Directions for this task →
Take the records below from their first line through the line holding "by Jules Verne.", and set each of those lines down exactly, without pictures.

Material for this exercise →
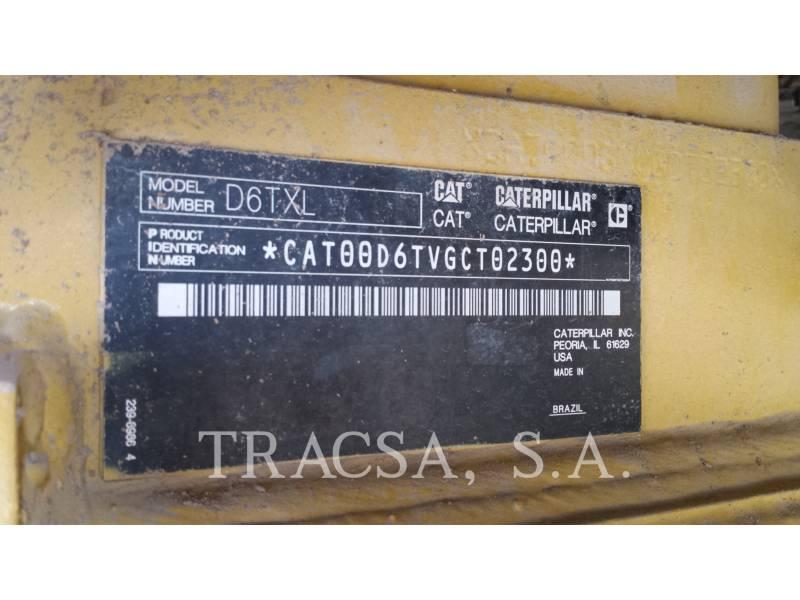CATERPILLAR TRACK TYPE TRACTORS D6TXL equipment  photo 10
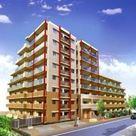 マリーナガーデン土浦 建物画像1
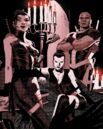 Eights (Earth-616) from Daredevil Vol 5 2 001.jpg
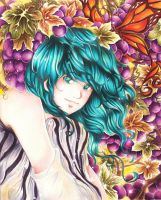 Vitis by NuclearCoreMeltdown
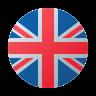 great britain-circular icon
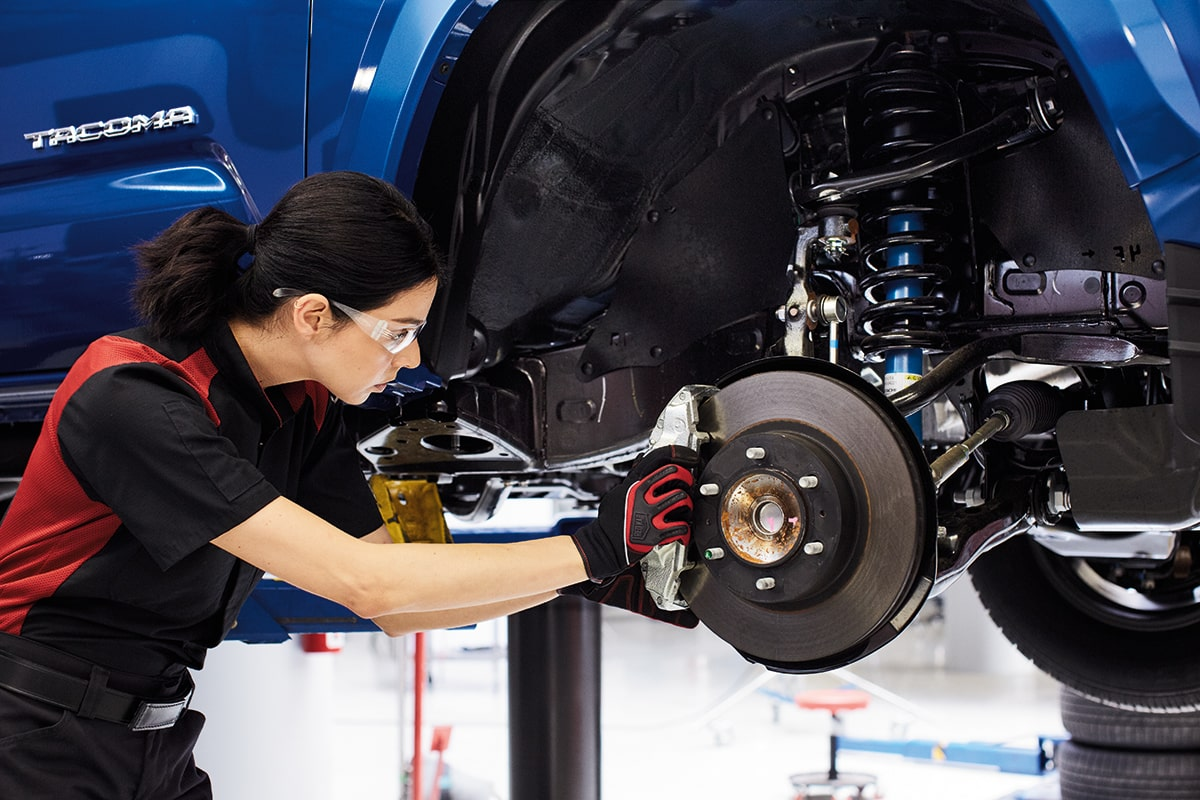 Toyota Technician
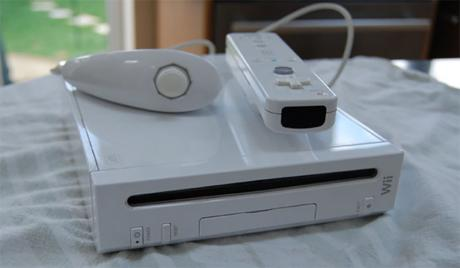 Studies show the Nintendo Wii can help children with cerebral palsy.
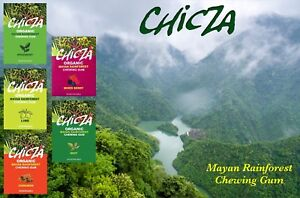 Chicza Organic Chewing Gum - Full Box (10 Packs)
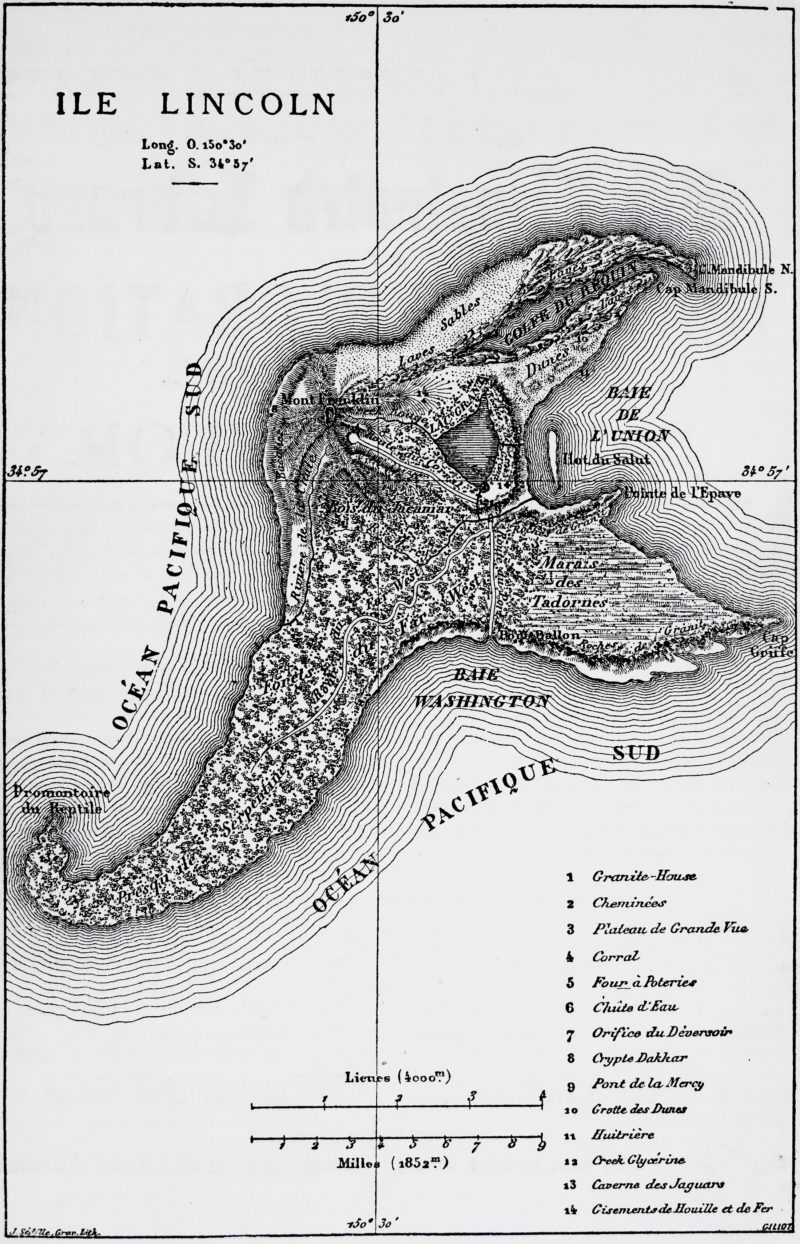 """Map of """"The Mysterious Island"""" by Jules Verne. NY: Scribner, Armstrong & Co., 1875. First American Edition"""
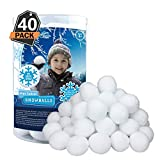 40 Pack Indoor Snowballs for Kids Snow Fight
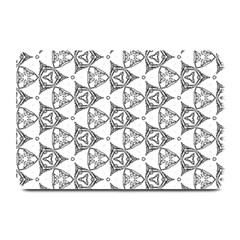 Black And White Pattern Plate Mats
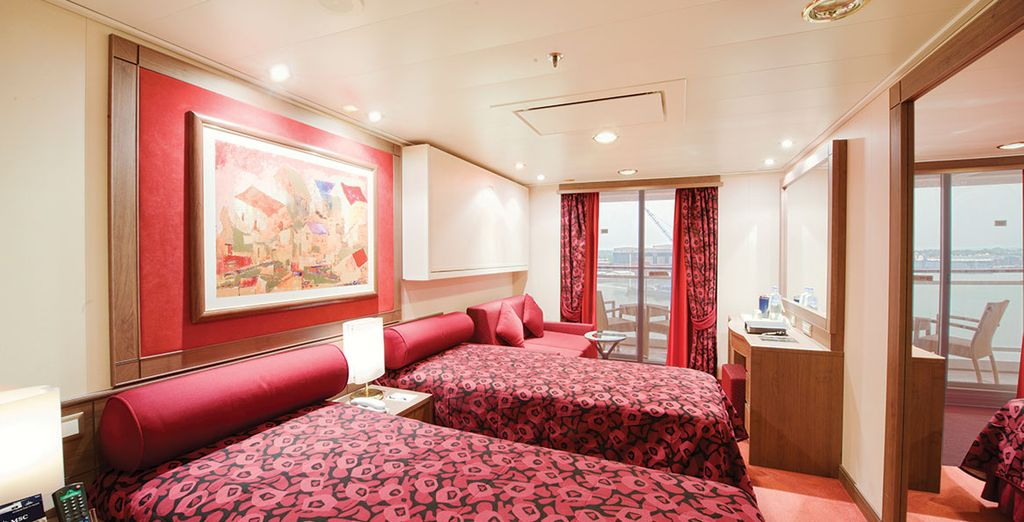 Our members have a choice of spacious cabins (Balcony cabin pictured)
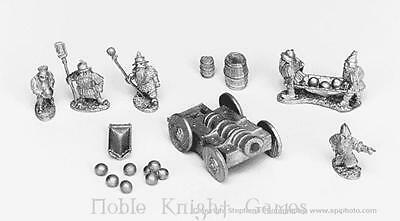 Old Glory Ghost Mini Dwarven Heavy Cannon w/Crew Pack MINT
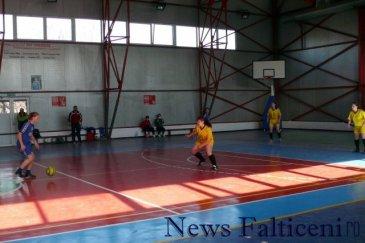 Falticeni-finala 4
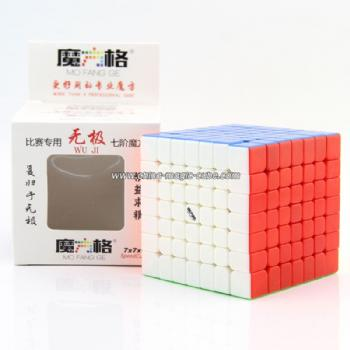 Qiyi Mofangge Wuji 7x7 Magic Cube StickerlessSpeed Puzzle 69mm Learning Education toys For children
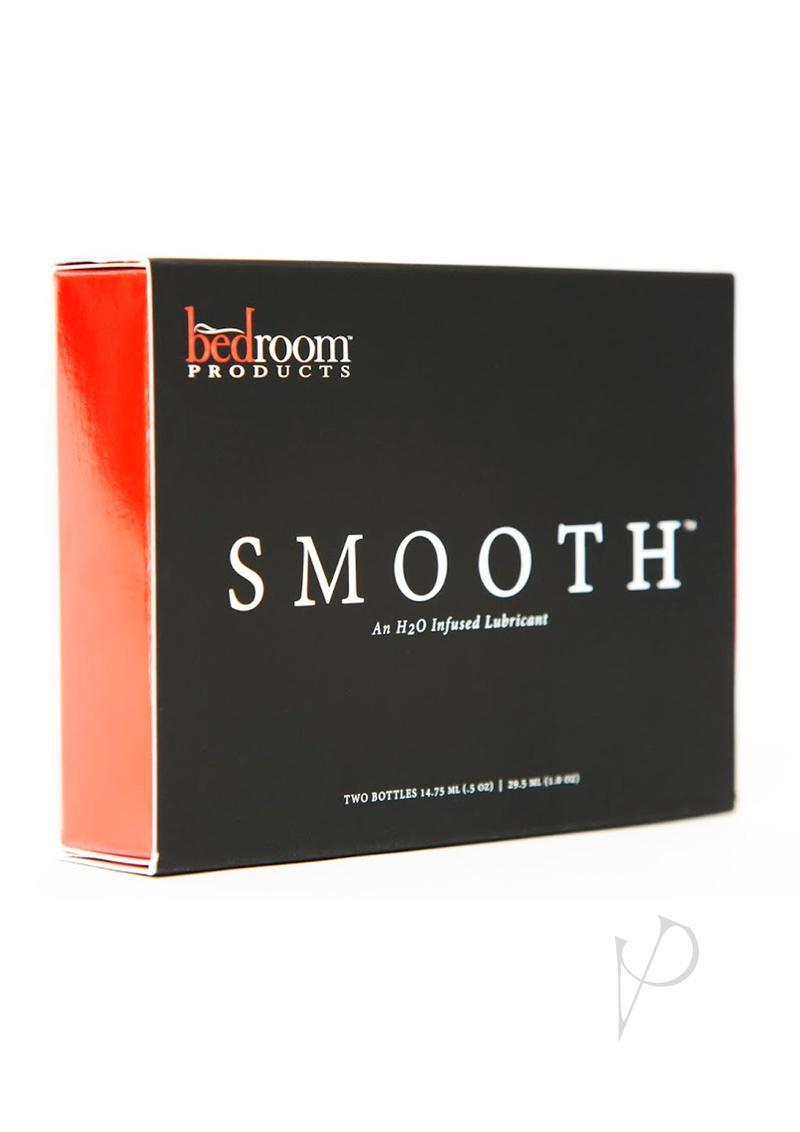Bedroom Products Smooth H2o Infused Lubricant Two .05 Ounce Bottles Per Box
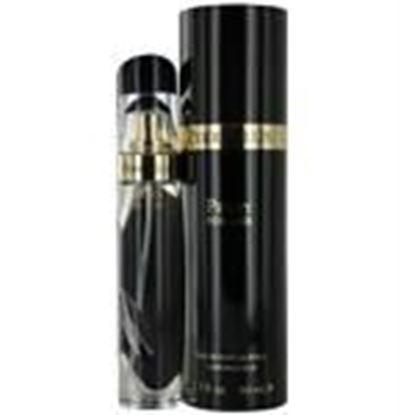 Picture of Perry Black By Perry Ellis Eau De Parfum Spray 1.7 Oz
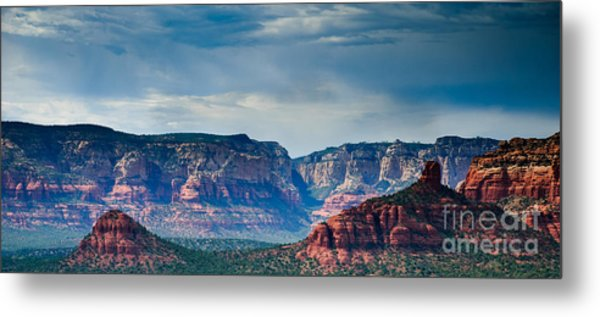 Sedona Arizona Panorama Metal Print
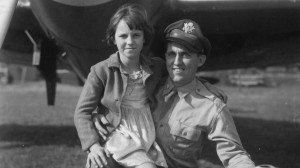 Major Jesse Davis of the 78th Fighter Group with a local Duxford girl. Image: IWM Roger Freeman Collection.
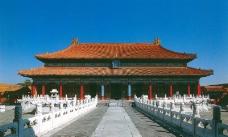 北京紫金城0062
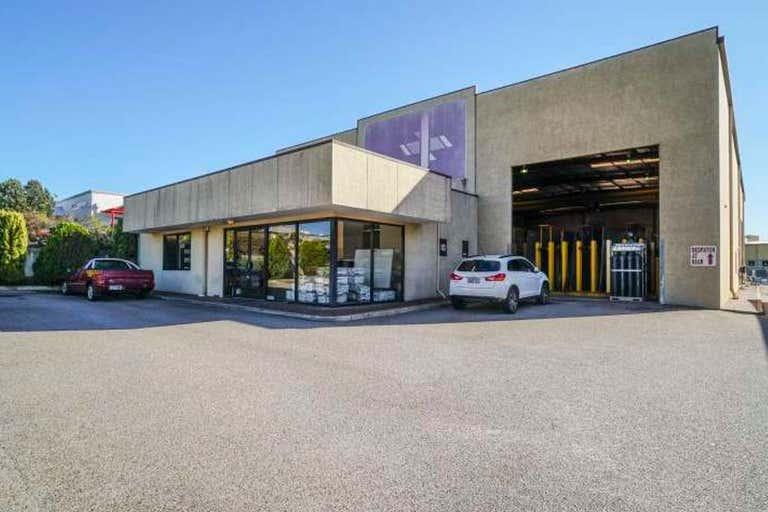 Unit 1, 83 Kent Way Malaga WA 6090 - Image 2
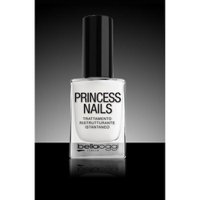 Nail polish Princess Nail instant reestructuring 11ml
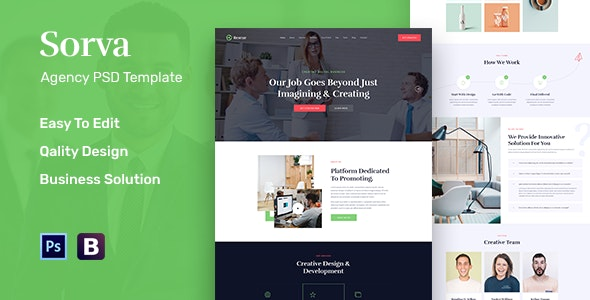 Sorva - Agency Landing Page PSD Template - Business Corporate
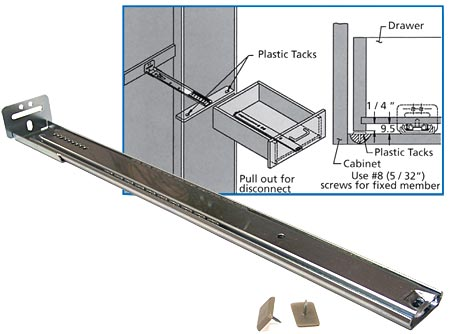 g grass drawer slides installation instructions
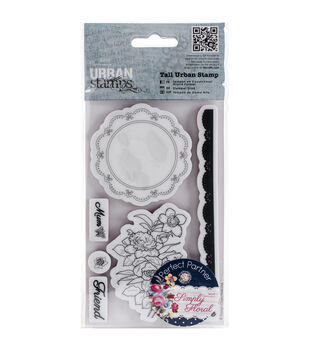 Papermania Simply Floral Flower Doily Tall Urban Stamps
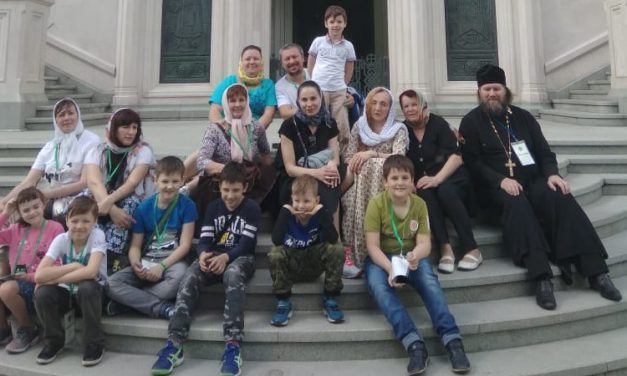 Паломническая поездка в Сретенский монастырь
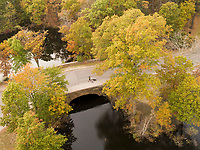 Franklin Park aerial views, autumn, Boston, MA bridge (F L Olmsted = landscape architect)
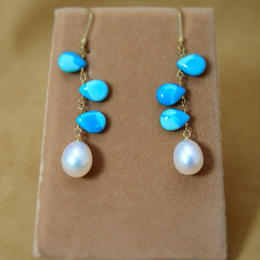 Arizona Turquoise&F.W.Pearl Earrings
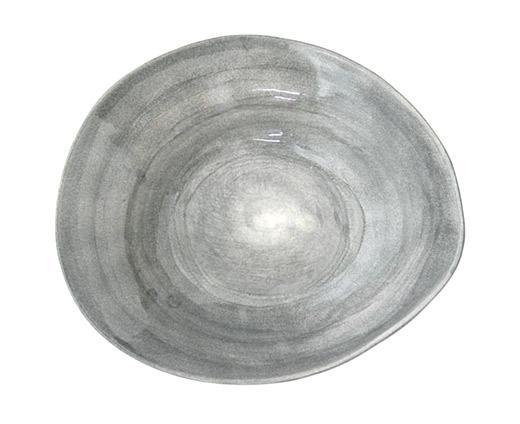 MATEUS(マテュース)食器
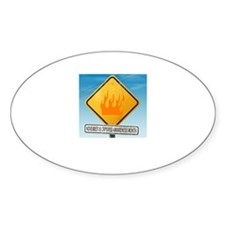 CRPS Time for a cure Decal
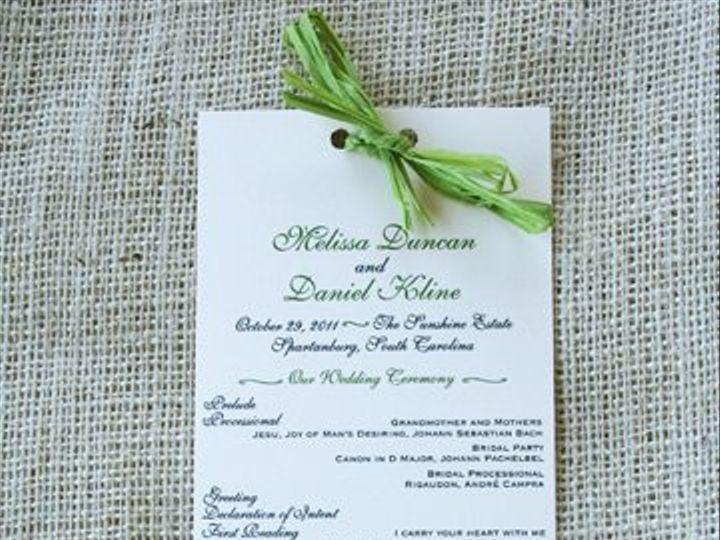 Tmx 1326985204265 Programgreen Greenville wedding invitation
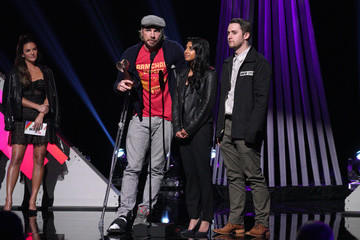 Dax Shepard iHeartRadio Podcast Awards Presented By Capital One - Show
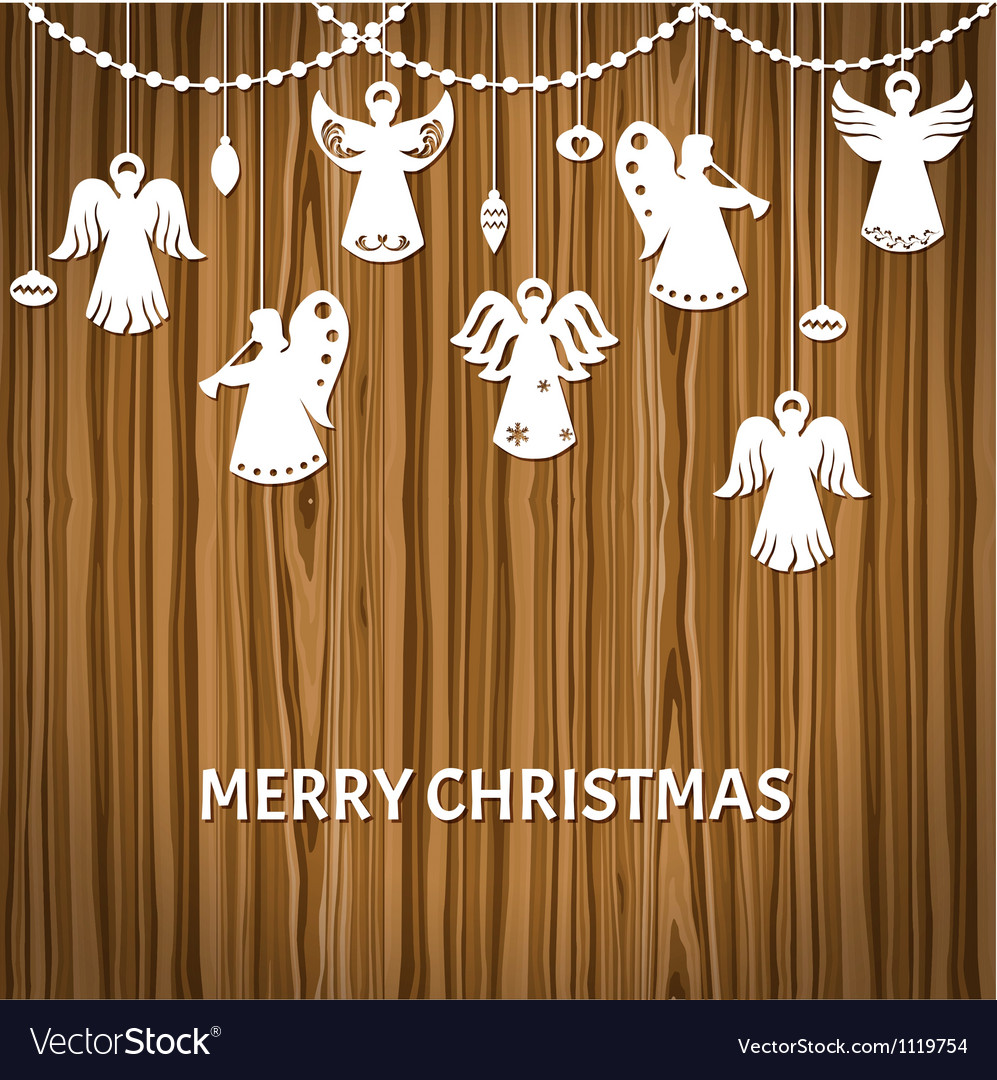 Merry christmas greeting card  angels vector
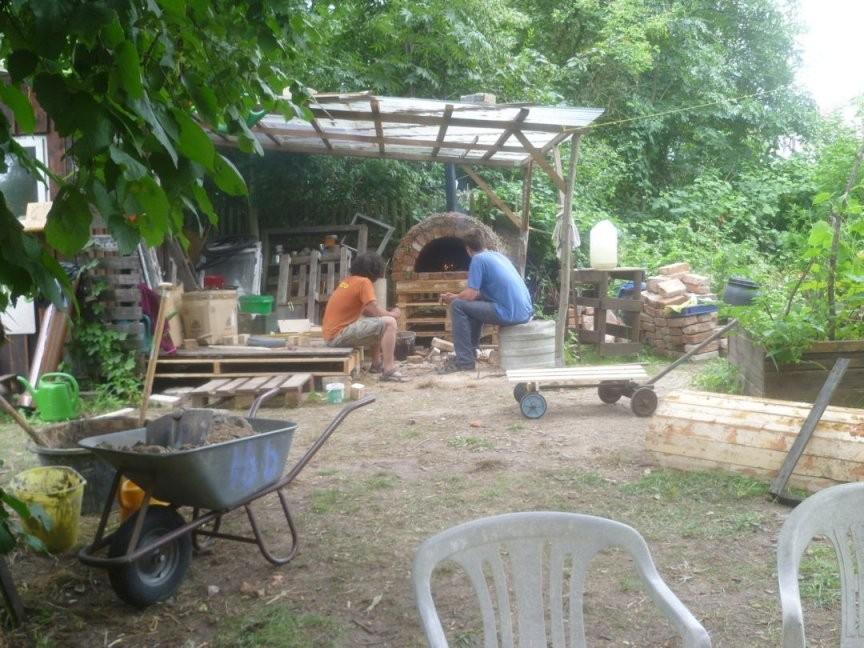 Atemberaubend 97 Kleine Gärten Gestalten Praktische Für Design von Kleine Gärten Gestalten Praktische Lösungen Bild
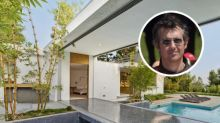 Hal Levitt's Iconic Holt House Is Forever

Solution to the exercise →
CATERPILLAR TRACK TYPE TRACTORS D6TXL equipment  photo 10
 マリーナガーデン土浦 建物画像1
 Eights (Earth-616) from Daredevil Vol 5 2 001.jpg
 Vitis by NuclearCoreMeltdown
 great britain-circular icon
 Toyota Technician
 Studies show the Nintendo Wii can help children with cerebral palsy.
 Chicza Organic Chewing Gum - Full Box (10 Packs)
 """Map of """"The Mysterious Island"""" by Jules Verne. NY: Scribner, Armstrong & Co., 1875. First American Edition"""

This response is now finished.